Activation Function: A non-linear function applied to neuron outputs (e.g., ReLU, sigmoid, tanh).

Attention Mechanism: A technique allowing models to focus on relevant parts of input when producing output.

Autoregressive Model: A model that generates sequences by predicting one element at a time, conditioned on previous elements.

B

Backpropagation: Algorithm for computing gradients in neural networks by propagating errors backward through layers.

BERT: Bidirectional Encoder Representations from Transformers; a pre-trained language model using masked language modeling.
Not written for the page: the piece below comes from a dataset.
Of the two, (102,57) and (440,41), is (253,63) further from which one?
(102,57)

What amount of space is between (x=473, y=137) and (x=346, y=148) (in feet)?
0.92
Bias (statistical): Systematic error from overly simplistic assumptions in a model.

Boolean Algebra: Mathematical system for logical operations using AND, OR, NOT.

C

Church-Turing Thesis: The claim that any effectively calculable function can be computed by a Turing machine.

Convolutional Neural Network (CNN): Neural network using convolution operations, especially effective for image processing.

D

Deep Learning: Machine learning using neural networks with many layers.

Difference Engine: Babbage’s mechanical calculator for polynomial evaluation.

E

Embedding: Dense vector representation of discrete objects (words, tokens, etc.).

Entropy (information): Measure of uncertainty or information content.

F

Fine-tuning: Adapting a pre-trained model to a specific task with additional training.

Forward Pass: Computing output from input through a neural network.

G

Gradient Descent: Optimization algorithm that iteratively adjusts parameters in the direction that reduces loss.

GPT: Generative Pre-trained Transformer; family of autoregressive language models.

H

Hallucination: When an AI model generates plausible-sounding but false or unsupported information.

Hidden Layer: Layers in a neural network between input and output.

I

ImageNet: Large-scale image dataset that catalyzed deep learning progress.

K

Kernel (SVM): Function that computes similarity in a transformed feature space.

L

LSTM: Long Short-Term Memory; recurrent architecture with gates for learning long-term dependencies.

Loss Function: Measure of how well a model’s predictions match targets.

M

Masked Language Modeling: Pre-training objective where model predicts masked tokens.

Multi-head Attention: Parallel attention mechanisms with different learned projections.

N

Neural Network: Computational model inspired by biological neurons, composed of connected layers.

O

Overfitting: When a model learns training data too well, failing to generalize.

P

Perceptron: Single-layer neural network for binary classification.

Positional Encoding: Method for injecting sequence position information into transformers.

Pre-training: Initial training on large unlabeled data before task-specific fine-tuning.

R

Recurrent Neural Network (RNN): Neural network with connections forming cycles, processing sequences.

Reinforcement Learning: Learning through trial and error with reward signals.

RLHF: Reinforcement Learning from Human Feedback.

S

Self-Attention: Attention mechanism where queries, keys, and values all come from the same sequence.

Softmax: Function converting logits to probability distribution.

Supervised Learning: Learning from labeled examples.

T

Transformer: Architecture based on self-attention, without recurrence.

Turing Machine: Abstract model of computation with tape, head, and state transitions.

Turing Test: Proposed test where a machine exhibits intelligent behavior indistinguishable from human.

U

Universal Approximation: Property that neural networks can approximate any continuous function.

V

Vanishing Gradient: Problem where gradients become too small during backpropagation through many layers.

Variance (statistical): Model sensitivity to fluctuations in training data.

W

Word Embedding: Vector representation of words capturing semantic relationships (e.g., Word2Vec).